Express every row from the one containing "From the image on" down to the one containing "pixel 470 76 <", both included, as a numbered list, leaving out any blank rows.

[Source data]

— BEGIN —

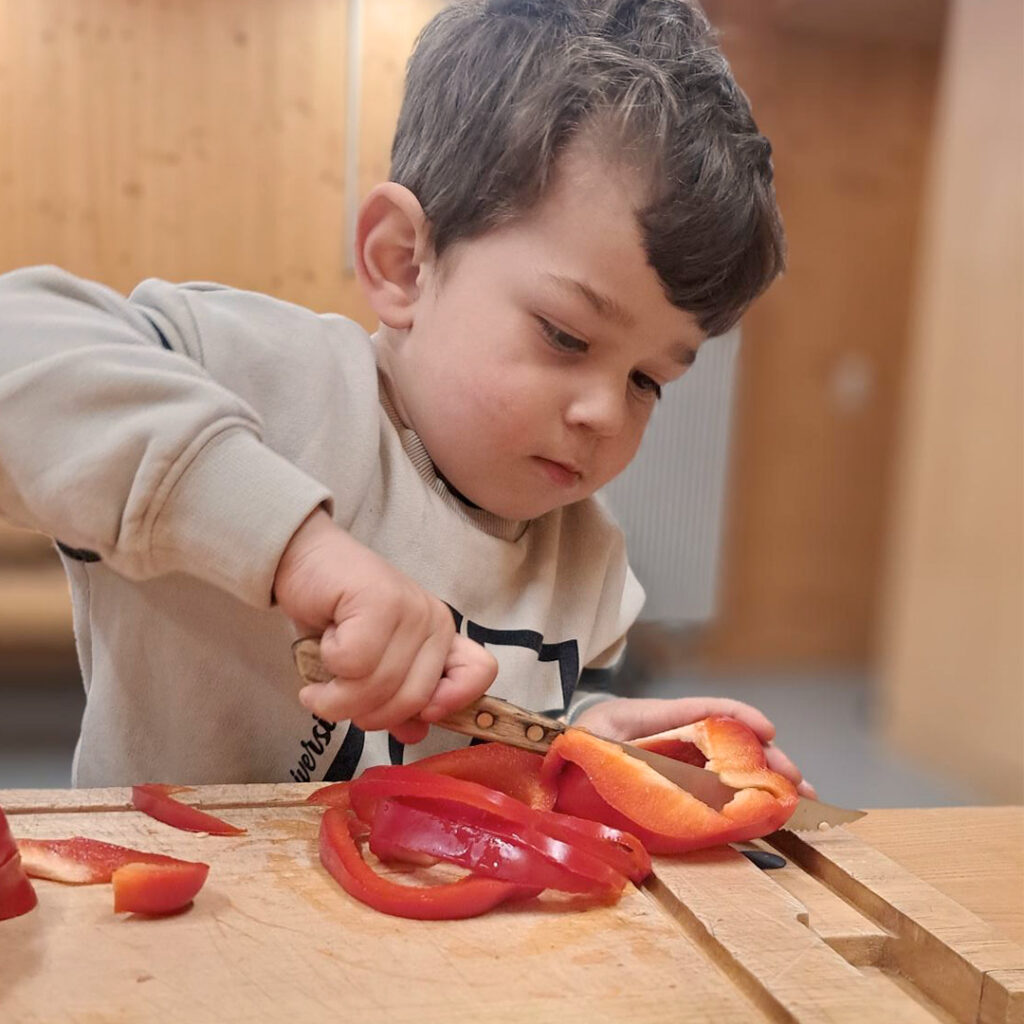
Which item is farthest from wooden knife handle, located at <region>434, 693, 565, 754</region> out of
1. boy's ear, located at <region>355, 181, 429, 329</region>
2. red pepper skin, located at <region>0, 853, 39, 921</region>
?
boy's ear, located at <region>355, 181, 429, 329</region>

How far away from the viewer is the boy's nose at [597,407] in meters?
0.77

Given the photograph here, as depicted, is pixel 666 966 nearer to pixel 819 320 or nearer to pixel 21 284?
pixel 21 284

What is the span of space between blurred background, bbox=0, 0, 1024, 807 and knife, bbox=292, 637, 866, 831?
1272 millimetres

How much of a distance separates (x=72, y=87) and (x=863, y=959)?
8.33 feet

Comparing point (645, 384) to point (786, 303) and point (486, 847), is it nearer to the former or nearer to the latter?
point (486, 847)

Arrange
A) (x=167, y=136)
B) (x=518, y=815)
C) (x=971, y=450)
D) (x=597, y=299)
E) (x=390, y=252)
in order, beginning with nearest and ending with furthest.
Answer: (x=518, y=815), (x=597, y=299), (x=390, y=252), (x=167, y=136), (x=971, y=450)

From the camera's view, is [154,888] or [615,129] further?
[615,129]

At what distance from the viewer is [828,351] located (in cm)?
380

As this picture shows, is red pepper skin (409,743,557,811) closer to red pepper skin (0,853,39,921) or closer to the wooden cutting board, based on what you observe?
the wooden cutting board

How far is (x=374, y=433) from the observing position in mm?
850

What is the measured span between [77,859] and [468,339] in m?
0.41

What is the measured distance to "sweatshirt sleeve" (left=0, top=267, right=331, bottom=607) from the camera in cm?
57

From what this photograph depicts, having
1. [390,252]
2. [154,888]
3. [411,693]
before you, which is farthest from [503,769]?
[390,252]

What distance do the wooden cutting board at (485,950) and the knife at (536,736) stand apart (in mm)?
50
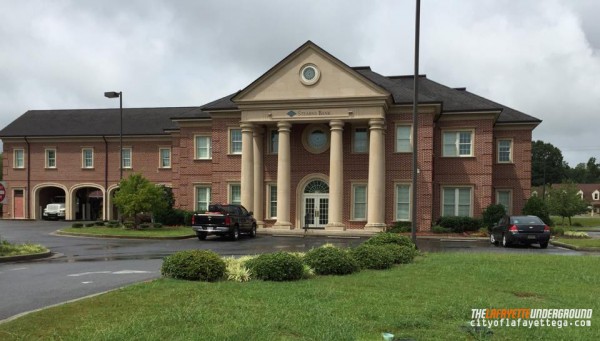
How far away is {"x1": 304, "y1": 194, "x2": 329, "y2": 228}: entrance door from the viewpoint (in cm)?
3256

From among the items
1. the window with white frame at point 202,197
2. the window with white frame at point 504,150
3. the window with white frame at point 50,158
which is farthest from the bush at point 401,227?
the window with white frame at point 50,158

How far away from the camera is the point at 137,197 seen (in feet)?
99.5

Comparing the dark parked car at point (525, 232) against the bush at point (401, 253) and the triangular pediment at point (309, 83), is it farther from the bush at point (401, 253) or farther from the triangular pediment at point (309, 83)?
the triangular pediment at point (309, 83)

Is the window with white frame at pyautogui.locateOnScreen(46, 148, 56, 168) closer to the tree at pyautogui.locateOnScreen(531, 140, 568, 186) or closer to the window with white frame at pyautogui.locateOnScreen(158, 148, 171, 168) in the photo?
the window with white frame at pyautogui.locateOnScreen(158, 148, 171, 168)

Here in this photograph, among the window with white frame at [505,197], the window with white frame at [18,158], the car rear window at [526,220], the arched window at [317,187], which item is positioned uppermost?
the window with white frame at [18,158]

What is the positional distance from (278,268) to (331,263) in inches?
57.7

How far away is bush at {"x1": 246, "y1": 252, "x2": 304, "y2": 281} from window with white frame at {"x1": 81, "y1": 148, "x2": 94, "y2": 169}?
129ft

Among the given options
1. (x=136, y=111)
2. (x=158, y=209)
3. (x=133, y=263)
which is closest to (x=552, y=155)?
(x=136, y=111)

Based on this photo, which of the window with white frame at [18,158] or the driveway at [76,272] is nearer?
the driveway at [76,272]

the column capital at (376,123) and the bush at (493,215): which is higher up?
the column capital at (376,123)

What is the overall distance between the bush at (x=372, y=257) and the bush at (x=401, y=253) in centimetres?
52

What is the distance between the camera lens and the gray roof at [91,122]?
148 feet

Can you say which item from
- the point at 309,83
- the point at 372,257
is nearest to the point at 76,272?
the point at 372,257

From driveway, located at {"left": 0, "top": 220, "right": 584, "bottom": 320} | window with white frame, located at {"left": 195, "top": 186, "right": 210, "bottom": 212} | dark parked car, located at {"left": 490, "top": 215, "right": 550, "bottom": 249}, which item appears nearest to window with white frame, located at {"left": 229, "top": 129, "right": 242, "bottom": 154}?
window with white frame, located at {"left": 195, "top": 186, "right": 210, "bottom": 212}
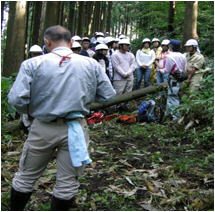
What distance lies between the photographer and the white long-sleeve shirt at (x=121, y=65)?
10164 mm

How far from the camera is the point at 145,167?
219 inches

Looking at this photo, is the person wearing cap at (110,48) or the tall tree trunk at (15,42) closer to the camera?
the person wearing cap at (110,48)

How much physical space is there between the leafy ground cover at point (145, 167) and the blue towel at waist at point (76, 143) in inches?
40.5

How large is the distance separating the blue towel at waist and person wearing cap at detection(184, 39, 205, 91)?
18.9 ft

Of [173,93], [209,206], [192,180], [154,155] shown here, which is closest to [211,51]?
[173,93]

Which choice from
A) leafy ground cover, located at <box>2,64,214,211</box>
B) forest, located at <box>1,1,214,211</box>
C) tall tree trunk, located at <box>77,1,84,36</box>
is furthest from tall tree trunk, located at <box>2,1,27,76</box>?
tall tree trunk, located at <box>77,1,84,36</box>

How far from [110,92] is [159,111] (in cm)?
553

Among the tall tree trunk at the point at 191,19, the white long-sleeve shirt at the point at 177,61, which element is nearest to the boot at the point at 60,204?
the white long-sleeve shirt at the point at 177,61

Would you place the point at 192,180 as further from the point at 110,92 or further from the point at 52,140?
the point at 52,140

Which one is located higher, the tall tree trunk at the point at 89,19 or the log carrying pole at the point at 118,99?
the tall tree trunk at the point at 89,19

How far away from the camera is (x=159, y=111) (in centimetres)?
918

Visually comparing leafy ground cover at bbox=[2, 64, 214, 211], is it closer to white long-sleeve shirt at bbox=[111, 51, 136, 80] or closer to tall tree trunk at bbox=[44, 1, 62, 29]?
white long-sleeve shirt at bbox=[111, 51, 136, 80]

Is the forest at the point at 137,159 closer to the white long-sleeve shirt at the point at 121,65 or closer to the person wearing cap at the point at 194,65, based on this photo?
the person wearing cap at the point at 194,65

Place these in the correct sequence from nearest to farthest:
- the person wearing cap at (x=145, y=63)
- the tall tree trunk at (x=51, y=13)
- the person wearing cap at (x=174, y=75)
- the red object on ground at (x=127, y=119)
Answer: the red object on ground at (x=127, y=119) < the person wearing cap at (x=174, y=75) < the person wearing cap at (x=145, y=63) < the tall tree trunk at (x=51, y=13)
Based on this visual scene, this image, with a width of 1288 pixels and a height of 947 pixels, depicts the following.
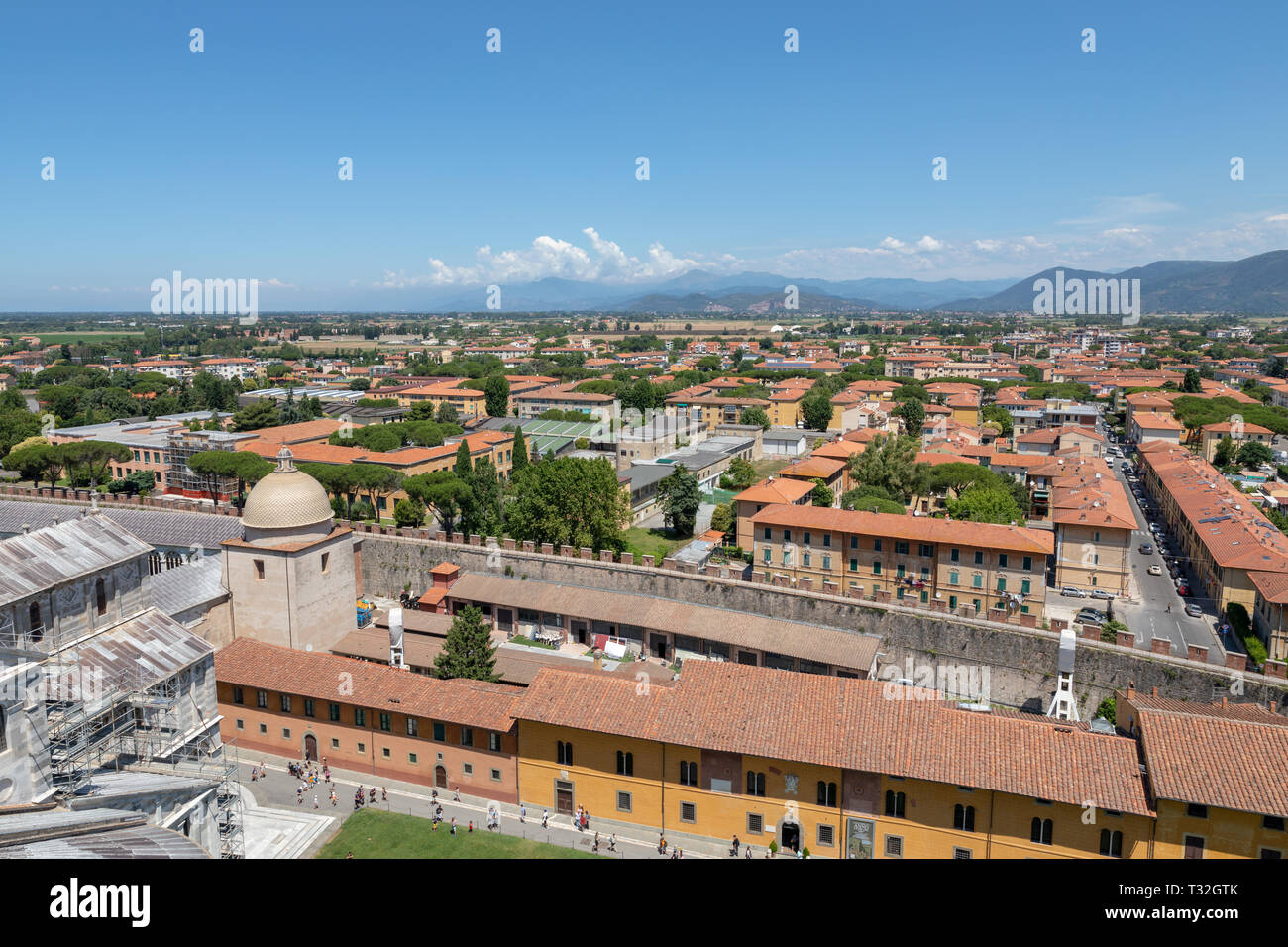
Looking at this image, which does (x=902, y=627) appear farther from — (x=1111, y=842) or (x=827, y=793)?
(x=1111, y=842)

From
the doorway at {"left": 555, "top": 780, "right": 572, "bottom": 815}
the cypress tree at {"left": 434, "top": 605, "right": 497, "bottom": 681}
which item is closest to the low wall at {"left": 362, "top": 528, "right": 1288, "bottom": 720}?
the cypress tree at {"left": 434, "top": 605, "right": 497, "bottom": 681}

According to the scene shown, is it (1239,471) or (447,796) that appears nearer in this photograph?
(447,796)

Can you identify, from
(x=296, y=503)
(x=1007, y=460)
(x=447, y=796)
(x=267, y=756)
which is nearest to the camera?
(x=447, y=796)

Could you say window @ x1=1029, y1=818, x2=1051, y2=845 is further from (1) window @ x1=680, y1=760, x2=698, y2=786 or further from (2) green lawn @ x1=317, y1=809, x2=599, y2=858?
(2) green lawn @ x1=317, y1=809, x2=599, y2=858
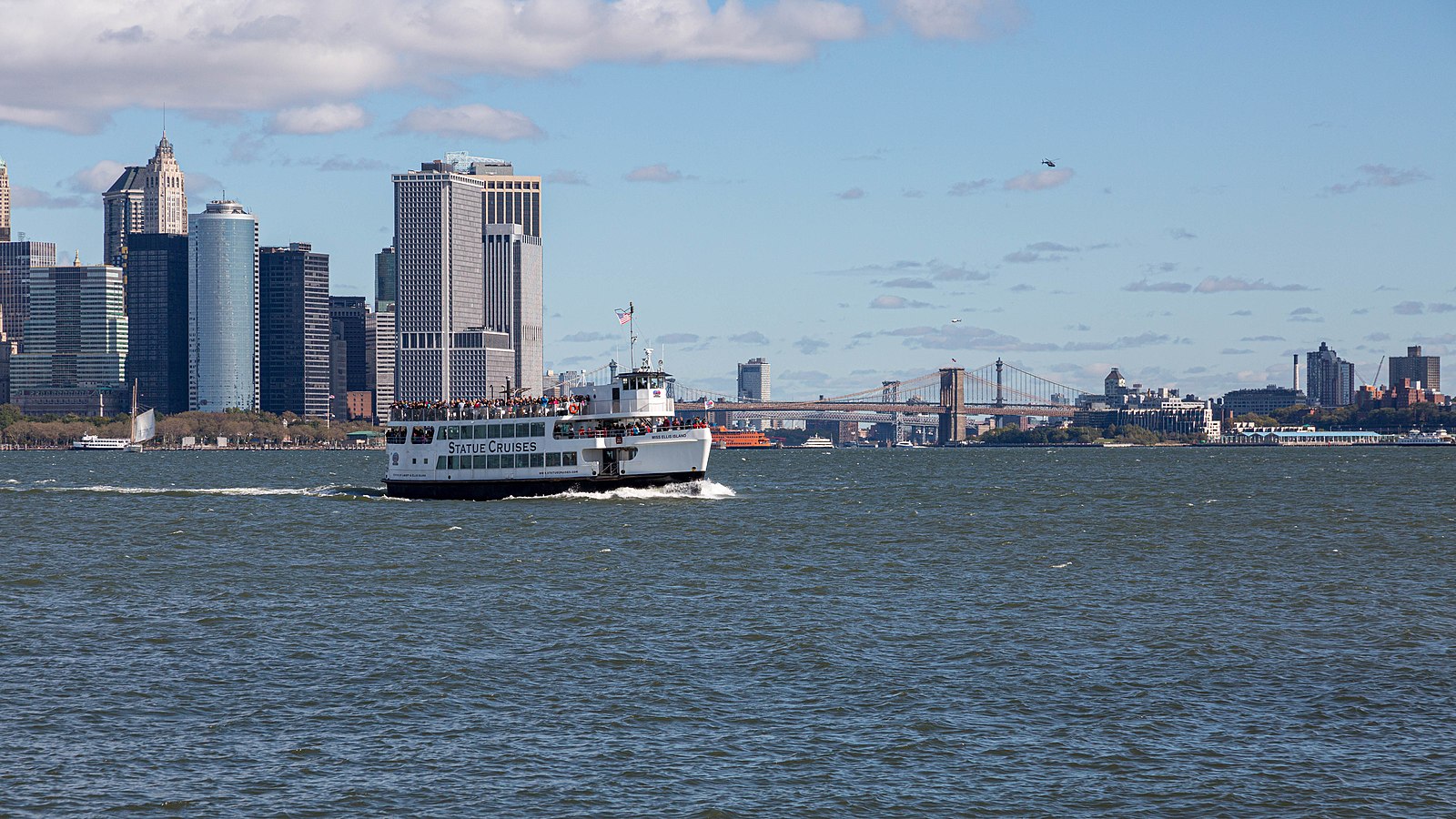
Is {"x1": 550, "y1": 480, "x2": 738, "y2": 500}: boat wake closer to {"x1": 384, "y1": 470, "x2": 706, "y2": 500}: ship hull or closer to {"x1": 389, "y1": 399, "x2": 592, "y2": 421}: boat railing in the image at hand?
{"x1": 384, "y1": 470, "x2": 706, "y2": 500}: ship hull

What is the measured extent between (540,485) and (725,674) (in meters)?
60.2

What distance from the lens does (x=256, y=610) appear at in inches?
2025

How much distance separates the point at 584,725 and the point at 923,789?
8.12 m

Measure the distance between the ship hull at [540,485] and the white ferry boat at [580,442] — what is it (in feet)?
0.18

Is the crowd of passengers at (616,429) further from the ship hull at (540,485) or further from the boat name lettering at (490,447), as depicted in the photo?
the ship hull at (540,485)

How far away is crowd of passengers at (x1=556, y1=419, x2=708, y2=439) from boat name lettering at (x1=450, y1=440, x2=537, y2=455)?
7.85ft

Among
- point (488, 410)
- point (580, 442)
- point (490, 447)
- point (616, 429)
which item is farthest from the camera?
point (488, 410)

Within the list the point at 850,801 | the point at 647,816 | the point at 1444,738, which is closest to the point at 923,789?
the point at 850,801

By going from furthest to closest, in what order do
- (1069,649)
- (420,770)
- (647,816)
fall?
(1069,649) → (420,770) → (647,816)

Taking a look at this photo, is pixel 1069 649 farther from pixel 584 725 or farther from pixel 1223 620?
pixel 584 725

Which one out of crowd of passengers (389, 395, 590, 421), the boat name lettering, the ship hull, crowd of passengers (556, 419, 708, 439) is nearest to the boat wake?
the ship hull

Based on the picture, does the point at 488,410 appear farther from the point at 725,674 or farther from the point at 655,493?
the point at 725,674

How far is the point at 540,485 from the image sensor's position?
324ft

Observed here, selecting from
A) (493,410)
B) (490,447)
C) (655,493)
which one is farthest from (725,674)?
(493,410)
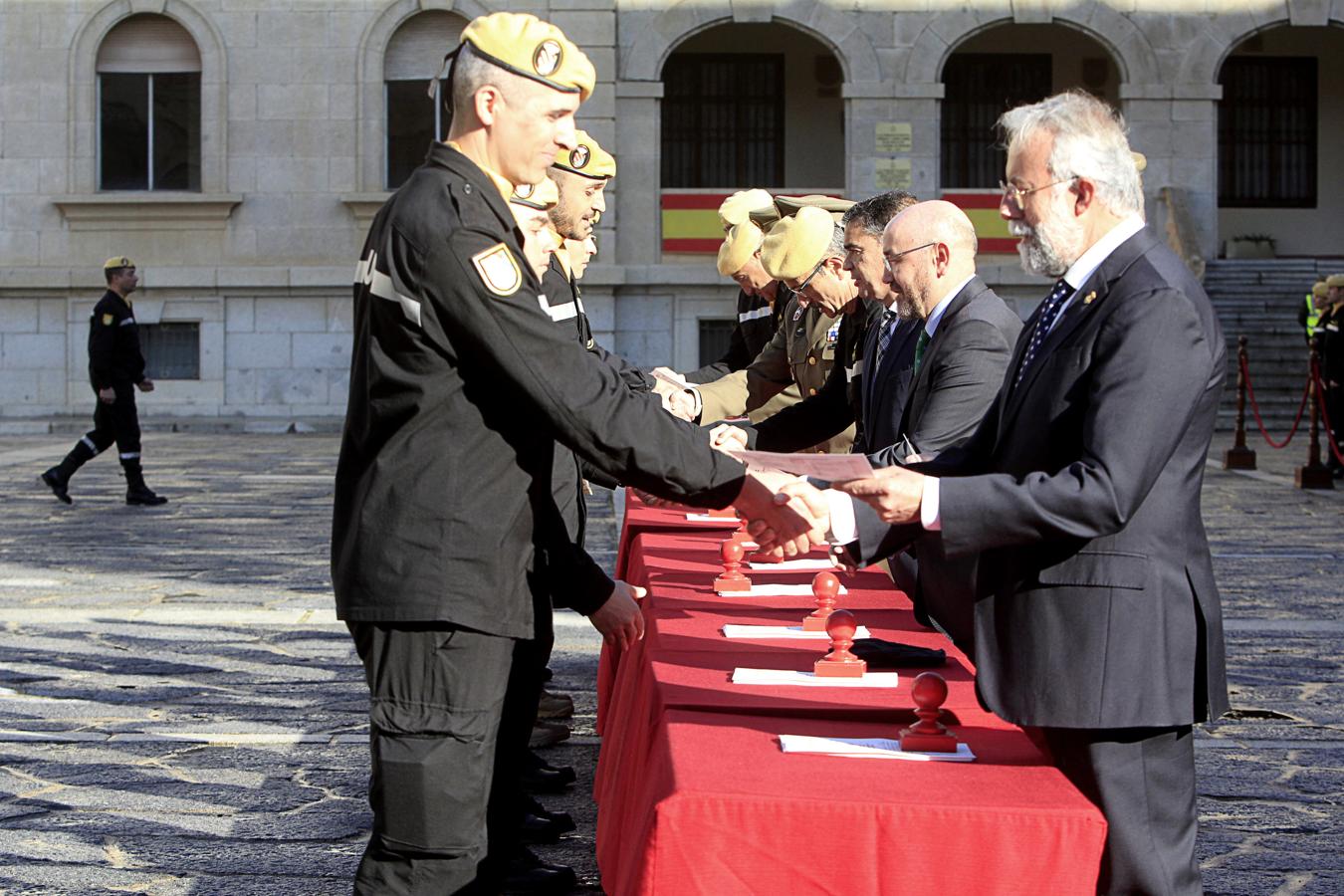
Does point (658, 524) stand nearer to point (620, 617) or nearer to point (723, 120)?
point (620, 617)

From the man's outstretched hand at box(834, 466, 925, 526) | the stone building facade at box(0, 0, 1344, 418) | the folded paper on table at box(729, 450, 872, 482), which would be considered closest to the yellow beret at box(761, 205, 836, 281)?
the folded paper on table at box(729, 450, 872, 482)

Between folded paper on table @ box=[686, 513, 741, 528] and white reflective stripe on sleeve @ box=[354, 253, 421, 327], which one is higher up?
white reflective stripe on sleeve @ box=[354, 253, 421, 327]

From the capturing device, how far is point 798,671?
411 centimetres

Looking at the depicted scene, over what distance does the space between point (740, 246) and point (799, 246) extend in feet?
6.49

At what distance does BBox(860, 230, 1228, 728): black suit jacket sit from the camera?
10.9ft

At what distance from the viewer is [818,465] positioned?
395cm

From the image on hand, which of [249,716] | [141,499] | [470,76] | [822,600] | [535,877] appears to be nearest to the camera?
[470,76]

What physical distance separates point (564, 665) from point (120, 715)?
1924mm

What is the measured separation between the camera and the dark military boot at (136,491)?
48.5ft

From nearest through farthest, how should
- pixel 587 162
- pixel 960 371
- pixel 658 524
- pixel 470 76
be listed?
pixel 470 76 < pixel 960 371 < pixel 587 162 < pixel 658 524

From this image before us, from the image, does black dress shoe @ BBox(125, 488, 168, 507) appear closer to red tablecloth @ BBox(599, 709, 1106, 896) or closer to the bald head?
the bald head

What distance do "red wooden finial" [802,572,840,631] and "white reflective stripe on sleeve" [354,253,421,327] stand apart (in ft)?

— END —

» COMPLETE ANSWER
1. From the image on hand, which of [249,716] | [141,499] | [470,76] | [822,600] | [535,877] appears to be nearest to the camera?
2. [470,76]
3. What physical distance separates point (564, 665) from point (120, 715)?
4. 1924mm
5. What is the measured separation between the camera and the dark military boot at (136,491)?
6. 48.5ft
7. From nearest through farthest, how should
8. - pixel 587 162
9. - pixel 960 371
10. - pixel 658 524
11. - pixel 470 76
12. be listed?
13. pixel 470 76 < pixel 960 371 < pixel 587 162 < pixel 658 524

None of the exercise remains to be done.